An anti-domestic violence bill in Pakistan has been declared un-Islamic by the country’s leading government advisory body on faith issues.
The Women’s Protection Act was passed in the Punjab province last week, the largest district in Pakistan. It gives unprecedented legal protection to women suffering from domestic and sexual violence, as well as emotional abuse.
Key features include calls for a Freephone reporting hotline and for women’s shelters to be set up. The law also establishes district-level panels to investigate allegations of abuse and mandates the use of GPS bracelets to keep track of offenders.

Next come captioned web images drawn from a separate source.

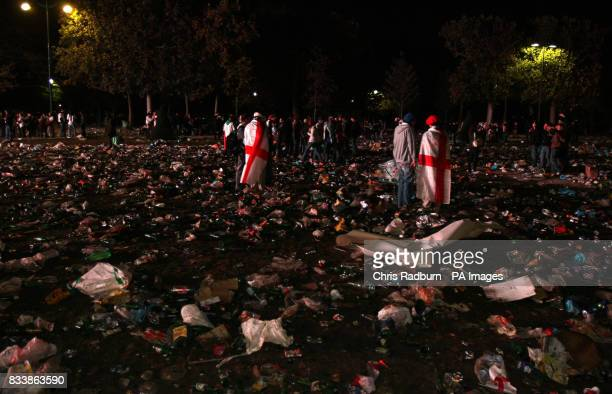 Fans stand dejected amongst the rubbish after watching the English Rugby team lose the Rugby World Cup Final Match on an outdoor big screen near the...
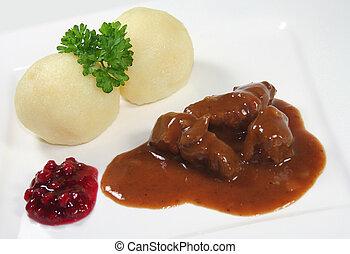 Venison goulash with dumplings and cranberries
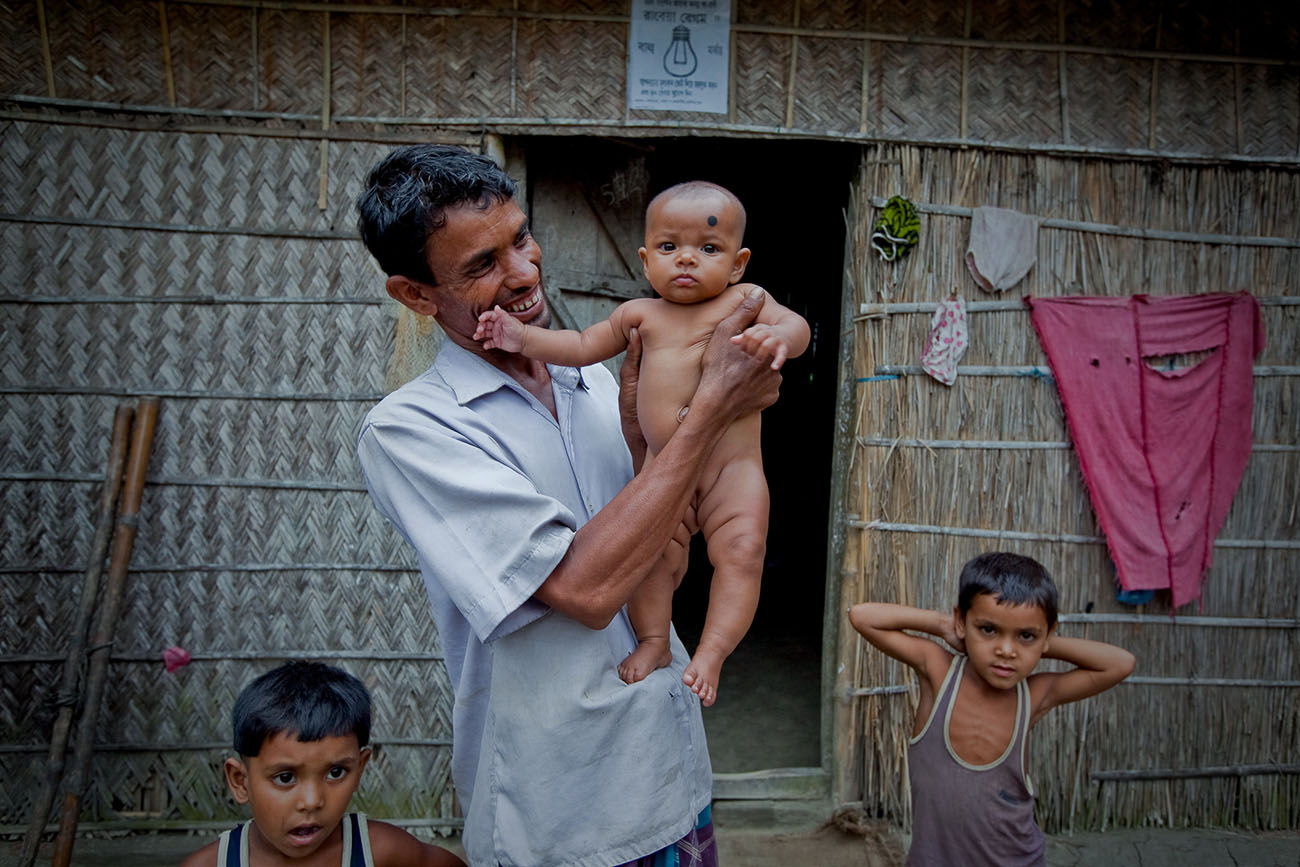 A proud Bangladeshi father holds his daughter for the camera.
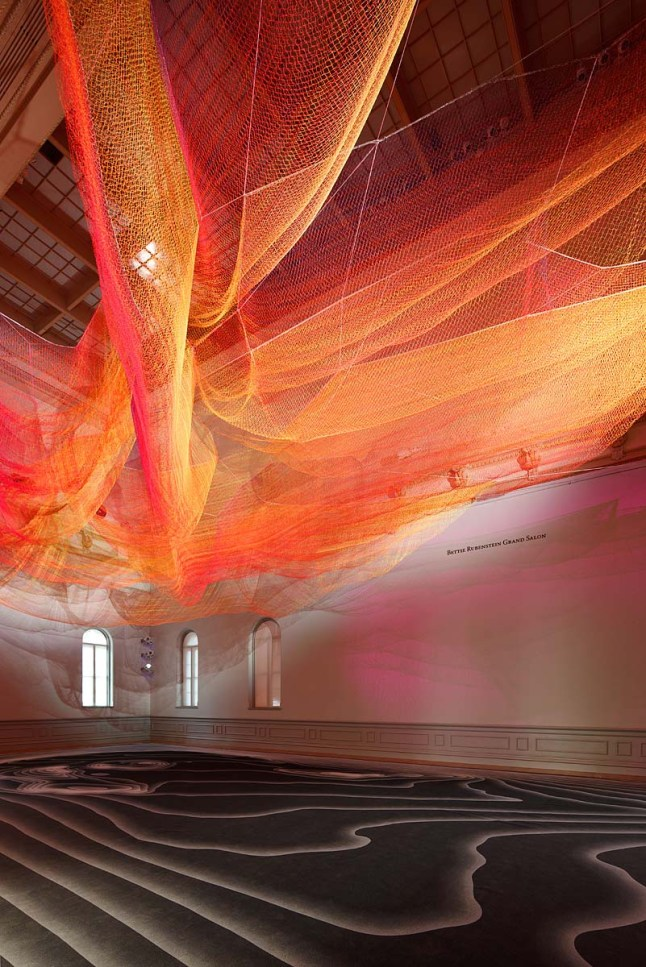 Janet Echelman 1.8 2015 knotted and braided fiber with programmable lighting and wind movement above printed textile flooring 96 x 45 x 40 ft. Courtesy of Janet Echelman, Inc. Renwick Gallery of the Smithsonian American Art Museum. Photos by Ron Blunt
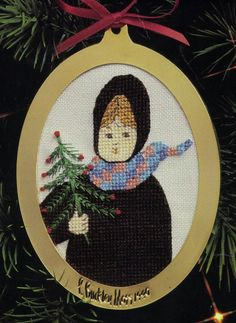 P. Buckley Moss cross-stitch Christmas ornament.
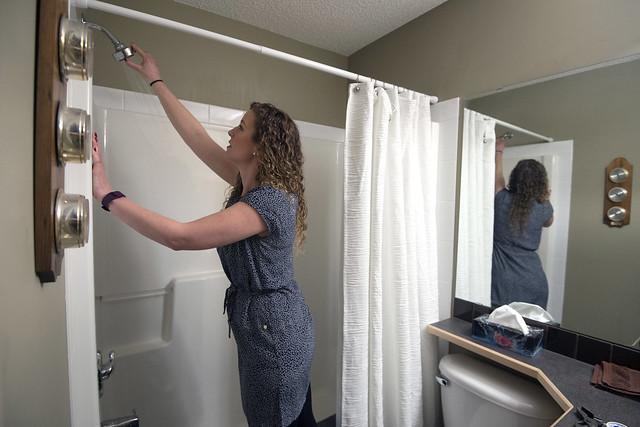 Homeowner Rihanna McPhee checks the pressure of her new shower head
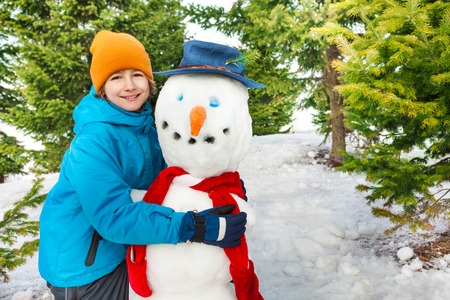 red scarf: Boy build snowman with red scarf during winter day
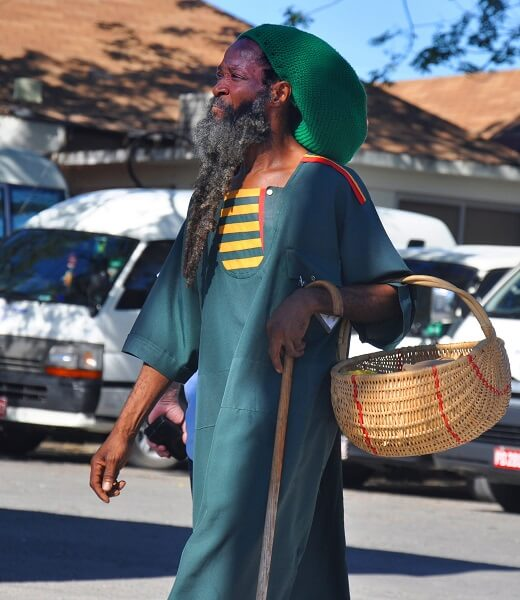 Rastafarian man carrying a basket
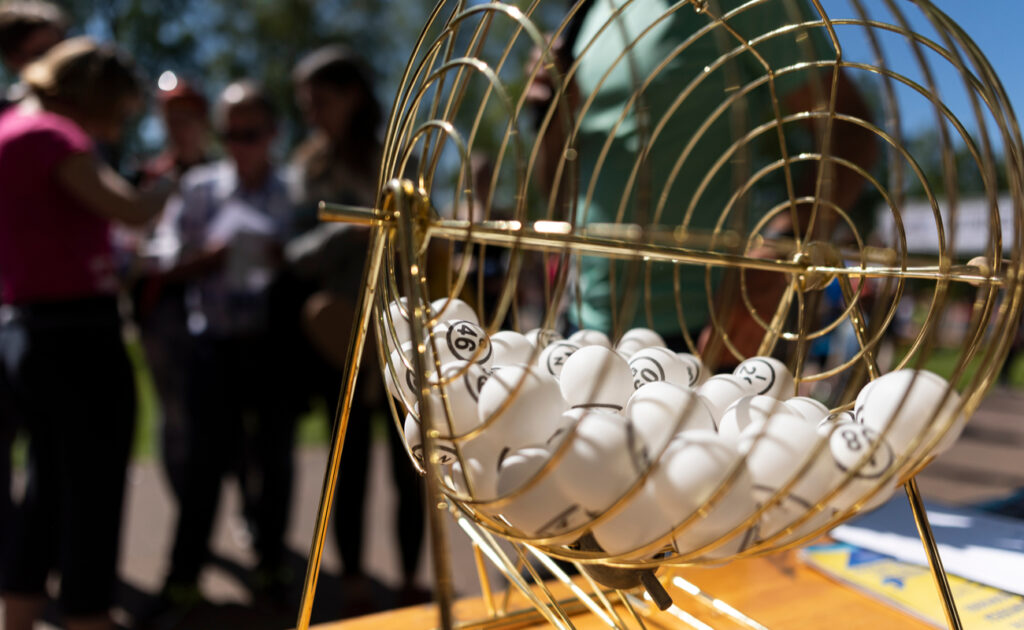White bingo balls in a gold cage on a table outside.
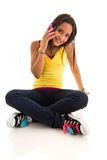 Teenage girl sitting on floor talking on cellphone Royalty Free Stock Photos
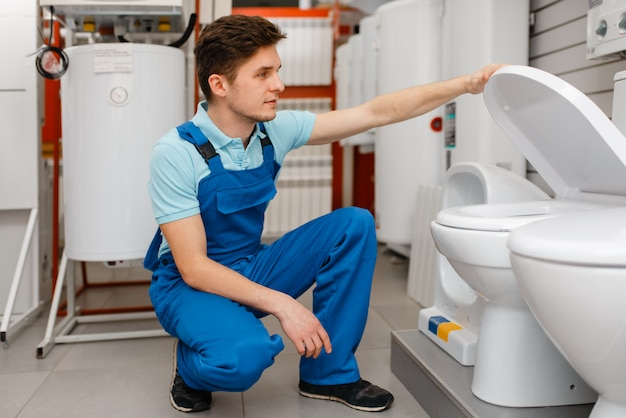 Plombier en uniforme choisissant les toilettes à la vitrine en magasin de plomberie.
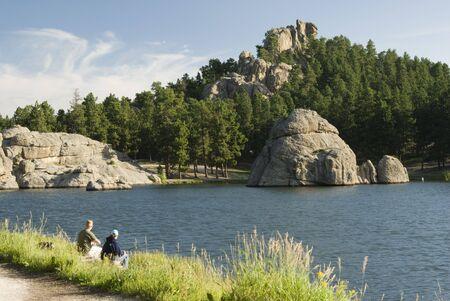 a couple fishing at Sylvan Lake in the Black Hills of South Dakota. Summer 2007 Reklamní fotografie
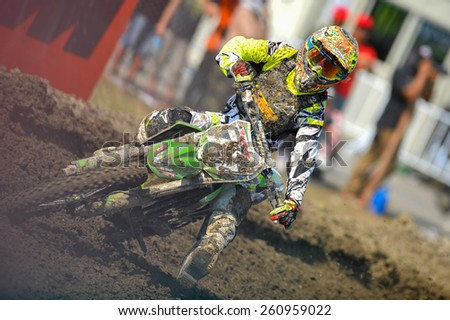 Nakhonchaisri,THAI-MAR 08:MXGP riders race during the competes during the Thai MXGP World Championship at thailand Circuit on March08,2015 in Nakhonpathom,Thailand - stock photo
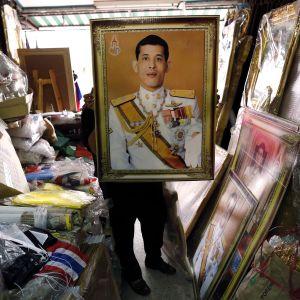 Myyjä esittelee kehystettäy valokuvaa kruununprinssi Maha Vajiralongkornista bangkokilaisessa kaupassa.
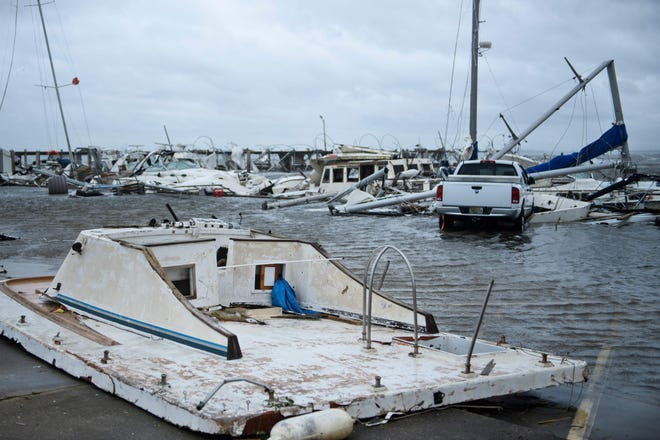 Damaged boats and a truck are seen in a marina after Hurricane Michael October 10 in Panama City, Florida.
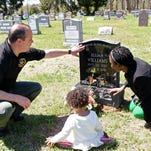Town of Lloyd Police Lieutenant James Janso attempts to comfort Fortunate Higgins as she arrives at the LaGrange Cemetery to visit the grave of her son Elijah Williams on Dec. 4, 2015.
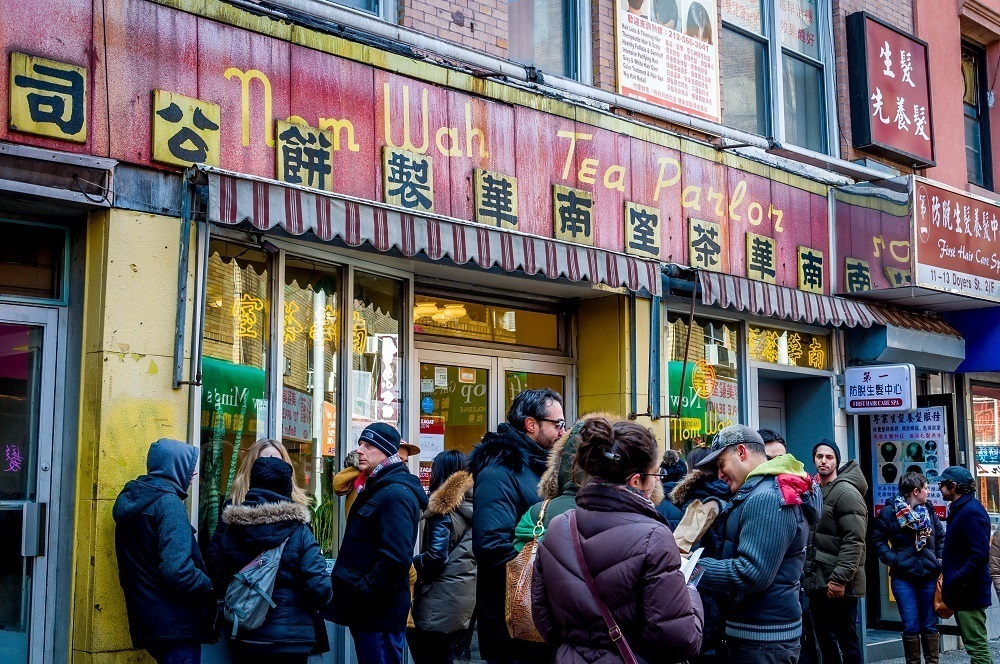 Crowds waiting to experience the original egg roll on a New York food tour at Nom Wah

However, the bill has been met with resistance locally amid concerns that it is incompatible with the Koran. Muhammad Khan Sherani, the head of the Council of Islamic Ideology said at a news conference, that the group believe the law to be ‘un-Islamic’. He said: “The whole law is wrong” and cited passages from the Koran.
The council has previously been criticised for ruling that DNA evidence cannot be used in rape cases and that a woman cannot bring a rape case to court until four male witnesses can testify to the incident.
Fazlur Rehman, chief of Jamiat-i-Ulema Islam, one of Pakistan’s largest religious parties, also said that the law is un-Islamic. He said: “This law makes a man insecure. This law is an attempt to make Pakistan a Western colony again.”
Local women’s charities have welcomed the law, including the Aurat Foundation which has argued that the bill will provide greater protection and support for domestic violence victims.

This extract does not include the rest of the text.